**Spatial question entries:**

___

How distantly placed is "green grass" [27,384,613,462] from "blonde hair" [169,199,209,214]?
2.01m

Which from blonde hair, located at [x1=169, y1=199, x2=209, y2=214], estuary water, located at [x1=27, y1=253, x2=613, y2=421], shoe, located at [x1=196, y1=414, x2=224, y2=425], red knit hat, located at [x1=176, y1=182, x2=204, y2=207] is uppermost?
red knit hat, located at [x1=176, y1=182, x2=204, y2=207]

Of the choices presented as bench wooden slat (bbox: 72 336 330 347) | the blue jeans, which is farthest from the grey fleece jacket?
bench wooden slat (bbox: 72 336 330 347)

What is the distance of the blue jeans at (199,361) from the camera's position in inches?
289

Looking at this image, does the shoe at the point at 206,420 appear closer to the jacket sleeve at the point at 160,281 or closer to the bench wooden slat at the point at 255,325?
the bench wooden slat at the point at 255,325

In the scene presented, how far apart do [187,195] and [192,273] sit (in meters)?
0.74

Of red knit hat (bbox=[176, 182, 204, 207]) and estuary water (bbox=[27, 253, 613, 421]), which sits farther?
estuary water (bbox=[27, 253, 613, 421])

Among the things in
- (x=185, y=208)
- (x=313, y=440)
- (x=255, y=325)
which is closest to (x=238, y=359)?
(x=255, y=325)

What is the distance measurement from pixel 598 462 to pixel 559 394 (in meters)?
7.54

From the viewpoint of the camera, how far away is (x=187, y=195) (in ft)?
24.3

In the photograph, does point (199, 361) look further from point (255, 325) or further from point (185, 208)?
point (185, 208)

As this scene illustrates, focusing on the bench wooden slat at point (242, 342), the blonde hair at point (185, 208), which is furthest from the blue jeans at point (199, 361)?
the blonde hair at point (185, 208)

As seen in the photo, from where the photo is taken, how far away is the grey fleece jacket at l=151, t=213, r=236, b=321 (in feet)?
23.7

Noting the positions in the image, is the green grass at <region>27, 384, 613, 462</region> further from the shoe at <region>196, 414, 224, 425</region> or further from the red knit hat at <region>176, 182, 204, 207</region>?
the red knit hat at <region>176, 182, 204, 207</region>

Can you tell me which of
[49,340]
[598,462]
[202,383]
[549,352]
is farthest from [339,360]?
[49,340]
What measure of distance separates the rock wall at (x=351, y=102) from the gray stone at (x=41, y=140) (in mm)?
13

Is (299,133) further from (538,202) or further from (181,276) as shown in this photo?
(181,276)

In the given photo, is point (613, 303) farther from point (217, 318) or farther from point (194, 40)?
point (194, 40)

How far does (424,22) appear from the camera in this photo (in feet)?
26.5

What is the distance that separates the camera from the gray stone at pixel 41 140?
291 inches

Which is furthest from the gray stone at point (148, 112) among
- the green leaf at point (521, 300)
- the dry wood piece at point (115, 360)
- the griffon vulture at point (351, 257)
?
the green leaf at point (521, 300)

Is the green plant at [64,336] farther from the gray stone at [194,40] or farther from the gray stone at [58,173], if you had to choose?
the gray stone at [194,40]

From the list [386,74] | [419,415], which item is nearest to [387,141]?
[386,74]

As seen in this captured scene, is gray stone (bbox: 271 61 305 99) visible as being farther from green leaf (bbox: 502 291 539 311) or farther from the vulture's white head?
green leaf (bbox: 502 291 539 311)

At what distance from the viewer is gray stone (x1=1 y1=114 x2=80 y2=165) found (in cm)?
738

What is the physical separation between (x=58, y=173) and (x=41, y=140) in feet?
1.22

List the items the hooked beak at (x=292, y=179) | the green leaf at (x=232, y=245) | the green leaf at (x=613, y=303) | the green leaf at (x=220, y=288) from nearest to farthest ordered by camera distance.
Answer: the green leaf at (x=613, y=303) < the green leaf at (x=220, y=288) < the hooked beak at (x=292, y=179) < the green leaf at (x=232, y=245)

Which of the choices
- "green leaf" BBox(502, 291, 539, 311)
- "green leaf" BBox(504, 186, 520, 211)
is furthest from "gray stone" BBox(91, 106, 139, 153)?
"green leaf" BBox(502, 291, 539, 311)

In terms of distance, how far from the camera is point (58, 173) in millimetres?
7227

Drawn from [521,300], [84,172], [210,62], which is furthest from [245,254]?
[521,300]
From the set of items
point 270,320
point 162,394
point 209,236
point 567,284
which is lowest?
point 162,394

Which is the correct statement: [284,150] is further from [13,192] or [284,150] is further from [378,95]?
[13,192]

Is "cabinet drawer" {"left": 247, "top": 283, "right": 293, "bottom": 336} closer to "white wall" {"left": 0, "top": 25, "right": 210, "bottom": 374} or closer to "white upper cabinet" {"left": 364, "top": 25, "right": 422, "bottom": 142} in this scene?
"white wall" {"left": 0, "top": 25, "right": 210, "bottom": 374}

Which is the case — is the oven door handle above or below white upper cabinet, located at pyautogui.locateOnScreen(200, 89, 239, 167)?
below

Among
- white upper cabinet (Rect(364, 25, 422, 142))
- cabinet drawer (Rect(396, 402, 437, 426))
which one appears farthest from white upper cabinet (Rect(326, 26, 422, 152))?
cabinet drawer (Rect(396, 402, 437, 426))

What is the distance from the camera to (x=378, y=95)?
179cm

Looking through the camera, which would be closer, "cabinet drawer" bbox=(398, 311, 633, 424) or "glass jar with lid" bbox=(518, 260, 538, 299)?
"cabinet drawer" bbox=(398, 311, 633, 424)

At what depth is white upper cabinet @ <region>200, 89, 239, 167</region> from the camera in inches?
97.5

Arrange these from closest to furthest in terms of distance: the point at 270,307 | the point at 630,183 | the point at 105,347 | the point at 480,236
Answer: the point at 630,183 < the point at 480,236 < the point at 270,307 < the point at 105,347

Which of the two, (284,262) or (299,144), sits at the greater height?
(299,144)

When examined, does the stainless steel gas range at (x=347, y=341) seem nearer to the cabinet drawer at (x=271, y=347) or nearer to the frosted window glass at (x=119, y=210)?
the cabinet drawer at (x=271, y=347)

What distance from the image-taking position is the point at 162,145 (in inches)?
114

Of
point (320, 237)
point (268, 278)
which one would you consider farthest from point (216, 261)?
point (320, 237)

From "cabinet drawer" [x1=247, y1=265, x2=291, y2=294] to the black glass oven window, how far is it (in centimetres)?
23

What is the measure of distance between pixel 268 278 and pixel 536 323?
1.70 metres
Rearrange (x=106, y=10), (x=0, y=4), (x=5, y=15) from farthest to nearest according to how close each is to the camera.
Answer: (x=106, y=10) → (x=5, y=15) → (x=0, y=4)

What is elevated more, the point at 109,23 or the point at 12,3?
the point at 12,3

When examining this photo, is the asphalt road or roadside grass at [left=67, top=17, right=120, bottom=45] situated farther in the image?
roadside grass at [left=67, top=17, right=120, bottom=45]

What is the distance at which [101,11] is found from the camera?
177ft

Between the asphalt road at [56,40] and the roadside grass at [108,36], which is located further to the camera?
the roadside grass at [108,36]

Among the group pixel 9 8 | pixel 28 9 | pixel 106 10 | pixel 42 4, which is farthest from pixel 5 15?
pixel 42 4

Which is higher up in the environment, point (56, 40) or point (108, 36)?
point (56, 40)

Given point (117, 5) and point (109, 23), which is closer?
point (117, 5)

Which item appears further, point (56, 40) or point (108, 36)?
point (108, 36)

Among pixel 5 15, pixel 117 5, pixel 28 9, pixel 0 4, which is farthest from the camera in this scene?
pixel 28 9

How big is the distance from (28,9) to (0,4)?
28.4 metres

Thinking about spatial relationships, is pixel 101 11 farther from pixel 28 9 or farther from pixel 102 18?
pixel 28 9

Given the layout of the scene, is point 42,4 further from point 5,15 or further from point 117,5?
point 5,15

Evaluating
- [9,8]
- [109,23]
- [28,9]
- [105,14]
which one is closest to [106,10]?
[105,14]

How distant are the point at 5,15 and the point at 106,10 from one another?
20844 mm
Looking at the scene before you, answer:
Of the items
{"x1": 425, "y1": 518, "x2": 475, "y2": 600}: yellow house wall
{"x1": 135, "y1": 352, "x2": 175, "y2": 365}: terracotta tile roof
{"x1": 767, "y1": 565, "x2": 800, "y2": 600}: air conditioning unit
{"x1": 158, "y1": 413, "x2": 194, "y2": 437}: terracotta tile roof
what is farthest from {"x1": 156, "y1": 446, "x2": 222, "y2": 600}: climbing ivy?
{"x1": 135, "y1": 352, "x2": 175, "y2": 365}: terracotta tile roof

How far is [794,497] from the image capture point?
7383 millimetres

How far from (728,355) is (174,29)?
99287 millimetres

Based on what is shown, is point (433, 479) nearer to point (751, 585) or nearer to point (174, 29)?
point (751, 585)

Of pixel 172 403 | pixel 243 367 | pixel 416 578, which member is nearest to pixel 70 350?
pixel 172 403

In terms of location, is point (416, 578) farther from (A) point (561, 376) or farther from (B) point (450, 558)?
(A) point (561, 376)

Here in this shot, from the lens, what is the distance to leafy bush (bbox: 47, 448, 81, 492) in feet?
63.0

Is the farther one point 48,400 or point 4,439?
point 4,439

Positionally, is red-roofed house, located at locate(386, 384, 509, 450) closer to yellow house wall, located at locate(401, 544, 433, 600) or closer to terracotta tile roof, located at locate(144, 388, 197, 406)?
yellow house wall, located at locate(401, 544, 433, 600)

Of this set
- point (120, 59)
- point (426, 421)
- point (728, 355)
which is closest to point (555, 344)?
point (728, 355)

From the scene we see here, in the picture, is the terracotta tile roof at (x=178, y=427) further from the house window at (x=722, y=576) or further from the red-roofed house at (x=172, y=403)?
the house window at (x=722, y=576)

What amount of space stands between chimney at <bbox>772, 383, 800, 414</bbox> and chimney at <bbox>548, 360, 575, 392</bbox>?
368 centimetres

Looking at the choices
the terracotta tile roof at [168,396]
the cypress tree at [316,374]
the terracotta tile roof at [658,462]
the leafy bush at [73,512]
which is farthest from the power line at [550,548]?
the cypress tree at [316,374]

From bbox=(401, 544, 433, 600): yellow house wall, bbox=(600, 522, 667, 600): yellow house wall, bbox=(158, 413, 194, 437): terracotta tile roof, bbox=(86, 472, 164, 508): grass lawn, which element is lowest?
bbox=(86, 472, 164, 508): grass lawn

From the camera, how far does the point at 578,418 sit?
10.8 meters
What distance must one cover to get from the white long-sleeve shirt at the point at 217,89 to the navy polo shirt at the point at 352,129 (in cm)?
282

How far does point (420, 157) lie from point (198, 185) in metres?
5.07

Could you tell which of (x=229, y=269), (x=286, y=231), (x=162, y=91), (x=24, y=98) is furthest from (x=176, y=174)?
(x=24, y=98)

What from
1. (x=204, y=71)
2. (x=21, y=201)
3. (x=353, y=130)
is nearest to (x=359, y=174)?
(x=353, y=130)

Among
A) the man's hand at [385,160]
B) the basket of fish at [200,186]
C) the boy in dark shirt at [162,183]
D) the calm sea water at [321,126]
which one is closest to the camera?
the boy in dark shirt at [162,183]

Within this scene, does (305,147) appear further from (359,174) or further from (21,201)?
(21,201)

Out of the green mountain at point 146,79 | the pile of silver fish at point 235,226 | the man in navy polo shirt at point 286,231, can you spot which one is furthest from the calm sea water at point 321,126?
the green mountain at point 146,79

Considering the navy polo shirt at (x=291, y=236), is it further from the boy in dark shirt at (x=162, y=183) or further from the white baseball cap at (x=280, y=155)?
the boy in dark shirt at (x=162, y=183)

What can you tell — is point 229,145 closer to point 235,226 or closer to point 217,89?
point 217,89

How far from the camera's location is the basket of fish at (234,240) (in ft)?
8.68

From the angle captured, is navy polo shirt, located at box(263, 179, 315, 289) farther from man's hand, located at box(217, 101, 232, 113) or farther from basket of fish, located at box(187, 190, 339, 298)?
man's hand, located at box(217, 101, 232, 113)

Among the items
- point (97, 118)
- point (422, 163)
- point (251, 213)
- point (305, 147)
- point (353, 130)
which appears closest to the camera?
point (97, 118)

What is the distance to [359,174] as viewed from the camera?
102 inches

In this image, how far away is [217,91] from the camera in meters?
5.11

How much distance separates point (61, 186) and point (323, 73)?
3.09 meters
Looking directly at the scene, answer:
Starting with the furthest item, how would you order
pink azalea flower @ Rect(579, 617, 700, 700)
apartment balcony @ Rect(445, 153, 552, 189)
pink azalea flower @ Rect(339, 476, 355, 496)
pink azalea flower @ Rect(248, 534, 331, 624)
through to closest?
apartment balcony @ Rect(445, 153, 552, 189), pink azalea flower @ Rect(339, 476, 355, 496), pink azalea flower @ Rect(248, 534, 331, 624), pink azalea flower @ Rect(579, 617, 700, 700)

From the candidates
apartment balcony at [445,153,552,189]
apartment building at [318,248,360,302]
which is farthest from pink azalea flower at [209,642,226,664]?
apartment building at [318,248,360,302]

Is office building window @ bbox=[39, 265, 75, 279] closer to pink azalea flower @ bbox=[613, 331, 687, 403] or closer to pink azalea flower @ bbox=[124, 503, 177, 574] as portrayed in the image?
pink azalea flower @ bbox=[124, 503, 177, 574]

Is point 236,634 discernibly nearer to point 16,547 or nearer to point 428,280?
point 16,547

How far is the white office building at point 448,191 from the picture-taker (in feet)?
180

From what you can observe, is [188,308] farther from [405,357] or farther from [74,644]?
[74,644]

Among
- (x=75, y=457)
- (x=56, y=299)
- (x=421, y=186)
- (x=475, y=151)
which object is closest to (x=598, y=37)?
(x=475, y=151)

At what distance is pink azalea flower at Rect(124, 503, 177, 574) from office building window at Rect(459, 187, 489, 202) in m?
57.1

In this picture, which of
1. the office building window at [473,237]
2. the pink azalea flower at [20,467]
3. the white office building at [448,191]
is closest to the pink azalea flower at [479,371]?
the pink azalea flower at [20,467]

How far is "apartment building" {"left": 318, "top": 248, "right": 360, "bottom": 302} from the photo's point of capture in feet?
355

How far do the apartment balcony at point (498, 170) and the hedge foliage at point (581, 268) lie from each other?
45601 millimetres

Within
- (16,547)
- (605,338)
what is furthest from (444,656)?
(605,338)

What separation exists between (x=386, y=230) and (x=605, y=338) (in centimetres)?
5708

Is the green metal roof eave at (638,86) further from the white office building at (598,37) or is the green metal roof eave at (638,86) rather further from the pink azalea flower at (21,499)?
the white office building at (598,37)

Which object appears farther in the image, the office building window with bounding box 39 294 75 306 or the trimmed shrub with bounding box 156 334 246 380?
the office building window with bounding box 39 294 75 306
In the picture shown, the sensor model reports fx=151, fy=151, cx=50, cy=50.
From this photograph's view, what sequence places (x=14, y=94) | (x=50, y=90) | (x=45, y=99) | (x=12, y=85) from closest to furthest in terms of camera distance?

___

**What you are asked to do:**
Reproduce the data word for word, everything from the line containing "How distant are" down to the line containing "99287 millimetres". Include both of those lines.

**Final result:**
How distant are the point at 5,15 and the point at 106,10 from one another?
20844 mm
Looking at the scene before you, answer:
Of the items
{"x1": 425, "y1": 518, "x2": 475, "y2": 600}: yellow house wall
{"x1": 135, "y1": 352, "x2": 175, "y2": 365}: terracotta tile roof
{"x1": 767, "y1": 565, "x2": 800, "y2": 600}: air conditioning unit
{"x1": 158, "y1": 413, "x2": 194, "y2": 437}: terracotta tile roof
what is farthest from {"x1": 156, "y1": 446, "x2": 222, "y2": 600}: climbing ivy?
{"x1": 135, "y1": 352, "x2": 175, "y2": 365}: terracotta tile roof

How far is [794,497] from the image capture point?
7383 millimetres

How far from (728,355) is (174,29)?
99287 millimetres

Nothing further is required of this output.